Email can be forwarded or copied on automatically without the sender knowing; PAs, secretaries, assistants etc can have access to mail boxes without you knowing.

Trigglesx Sun 08-Dec-13 15:47:53

That's true, what Caitlin17 says. Thinking on it, emails are not secure and it could make things worse.

Is there some reason you can't just make a complaint through the appropriate channels?

UsedToBeNDP Sun 08-Dec-13 15:51:21

I have never heard this phrase. Luckily

monicalewinski Sun 08-Dec-13 15:55:27

You can make an informal complaint at work and make it clear that you do not require any further action than him being spoken to - it does not have to blow out of proportion at all.

Your work should have and E & D rep who deals with and logs all these sorts of things, and you can even leave it as just a discussion with them if you decide not to do anything else.

Nipping it squarely in the bud does not necessarily mean being the 'girly grass who can't take a joke'.

As Caitlin said, no email as you are entering into a 'tit for tat' then and you lose the moral high ground.

loveolives Sun 08-Dec-13 15:58:13

My DP says it to me sometimes 'do you want the D?' I just think it's funny. Depends on the context tbh.

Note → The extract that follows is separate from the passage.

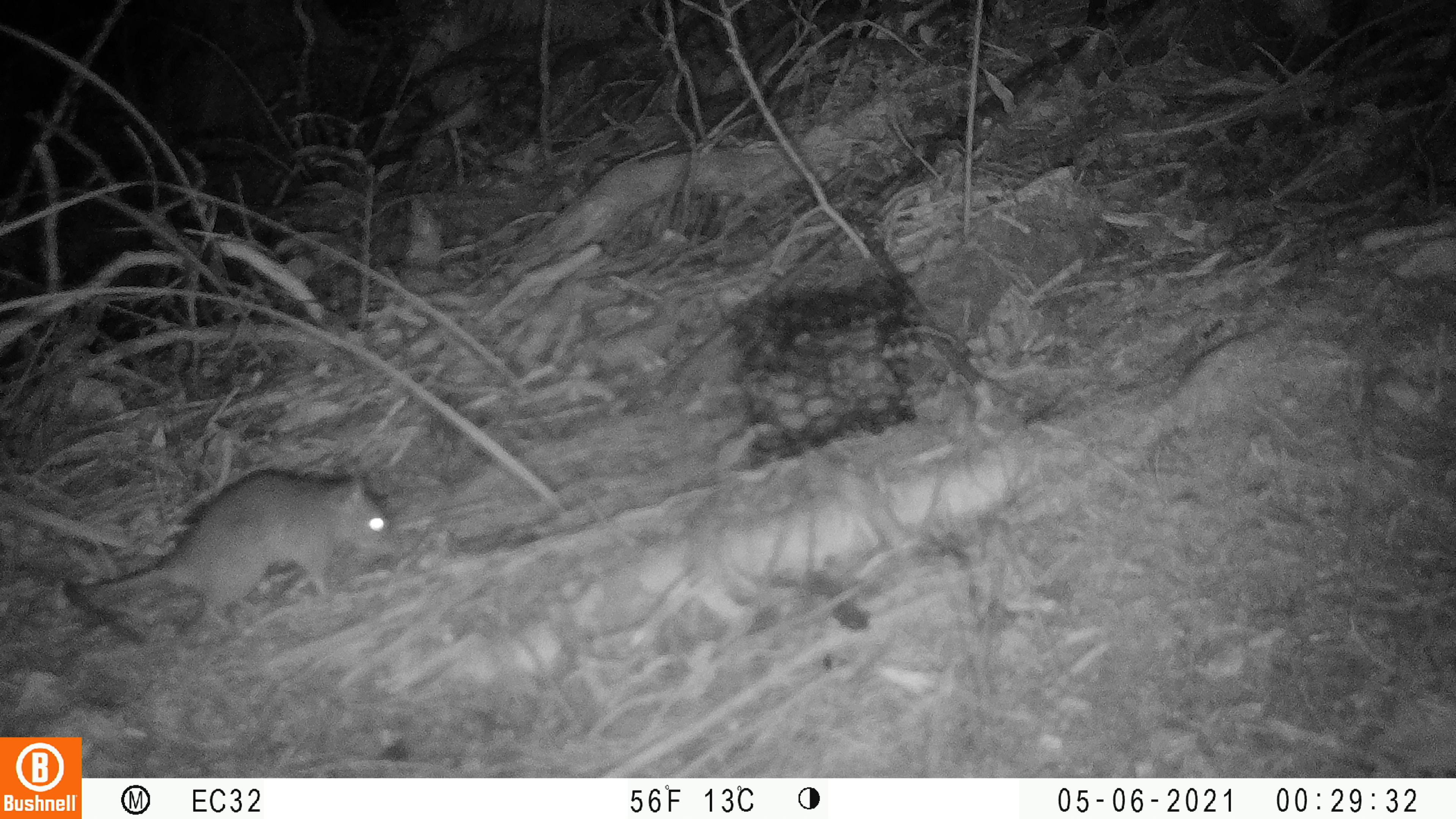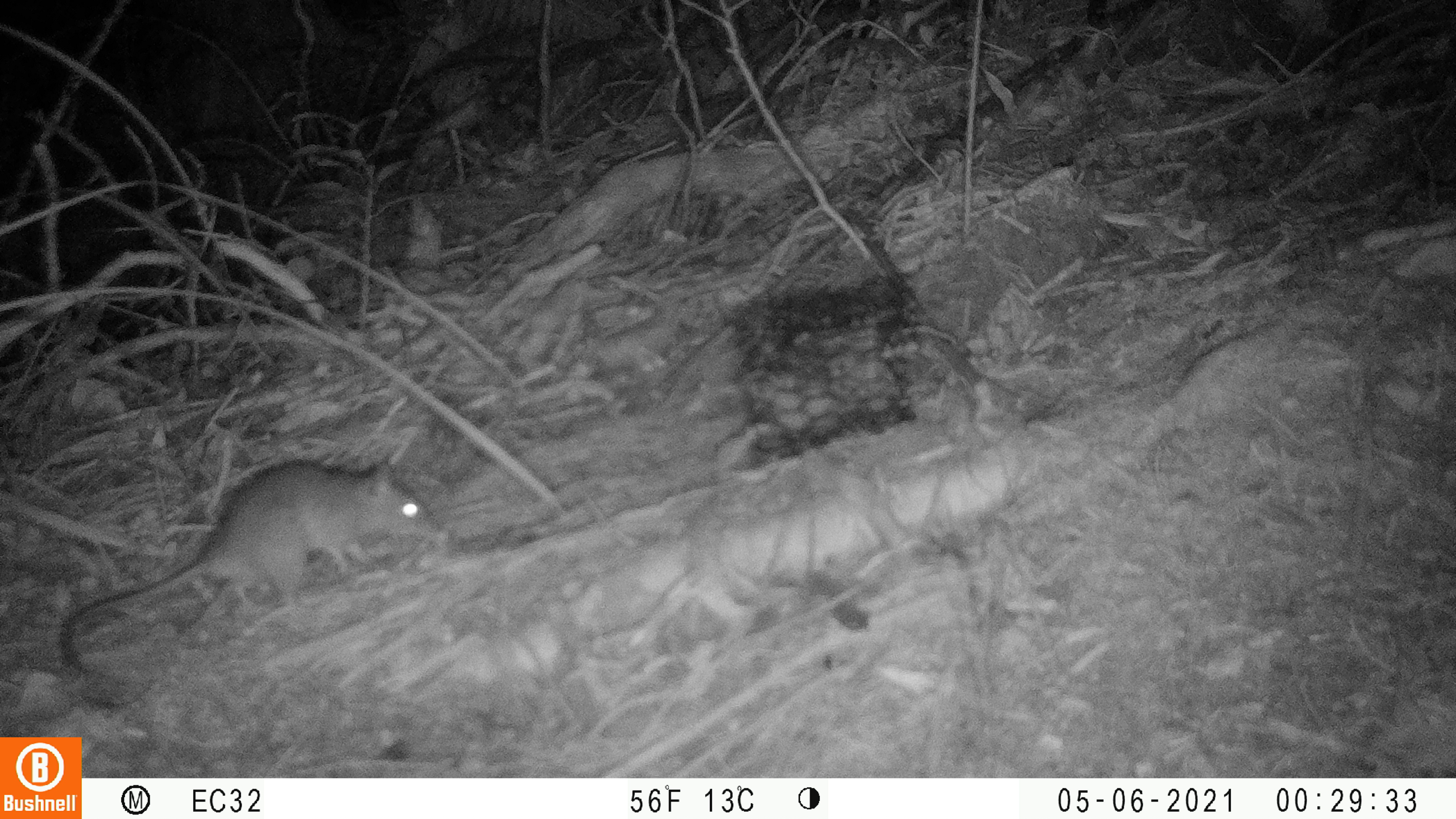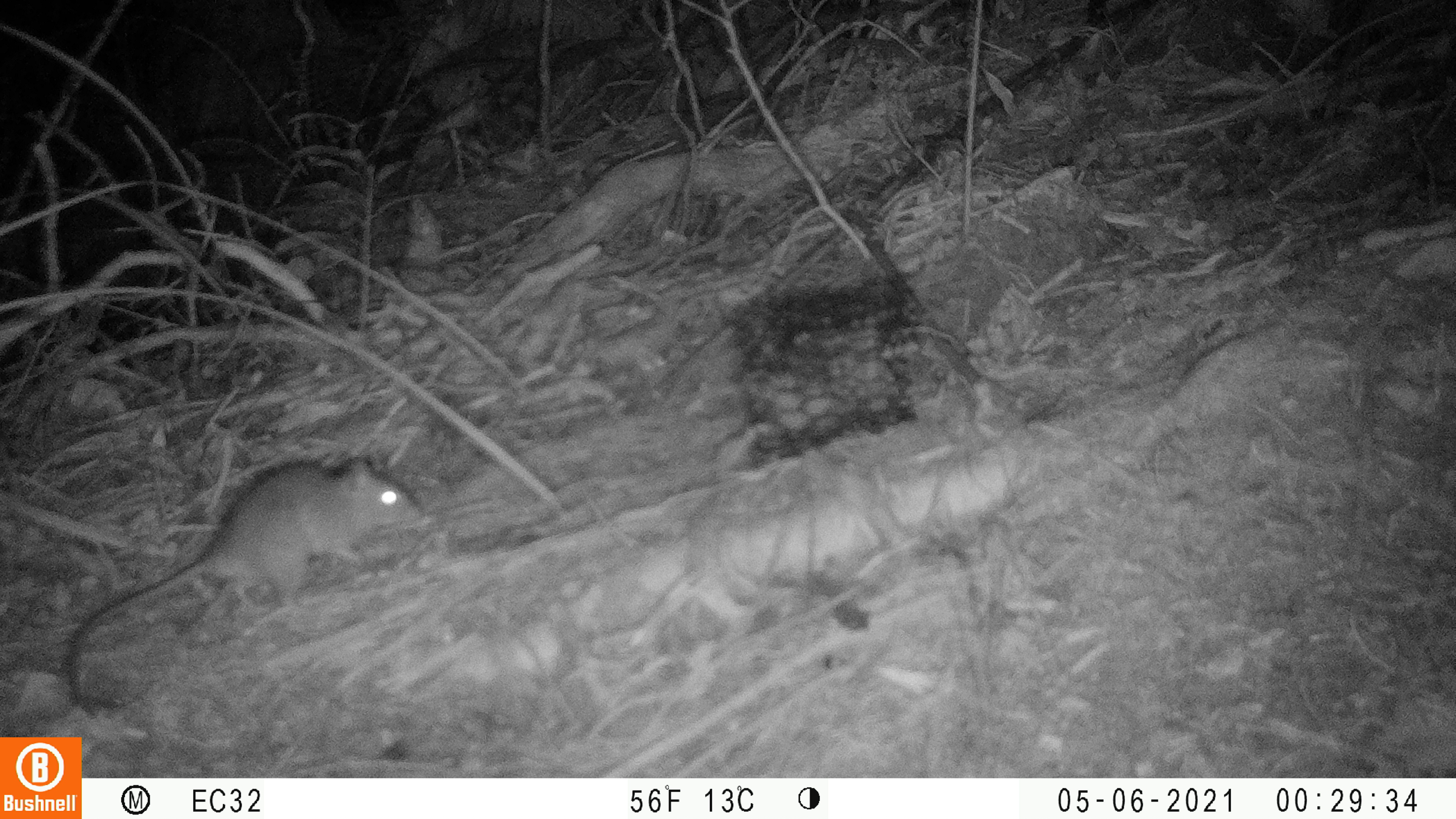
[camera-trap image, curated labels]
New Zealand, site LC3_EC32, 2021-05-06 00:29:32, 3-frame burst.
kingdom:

SugarHut Sun 08-Dec-13 16:07:15

"Whilst I must admit, the amazing offer of your dick, is sending me into a giddy whirls of uncontrollable desire, I fear for your medical safety if I remove it from your forehead"


vtechjazz Sun 08-Dec-13 16:08:28

I've heard of this D,
That makes girls say 'yes please'
But after a week,
Its burns when they wee.

Toilet wall, tomorrow.

Chunderella Sun 08-Dec-13 16:20:06

Blech. He sounds like a particularly 80s version of Robin Thicke.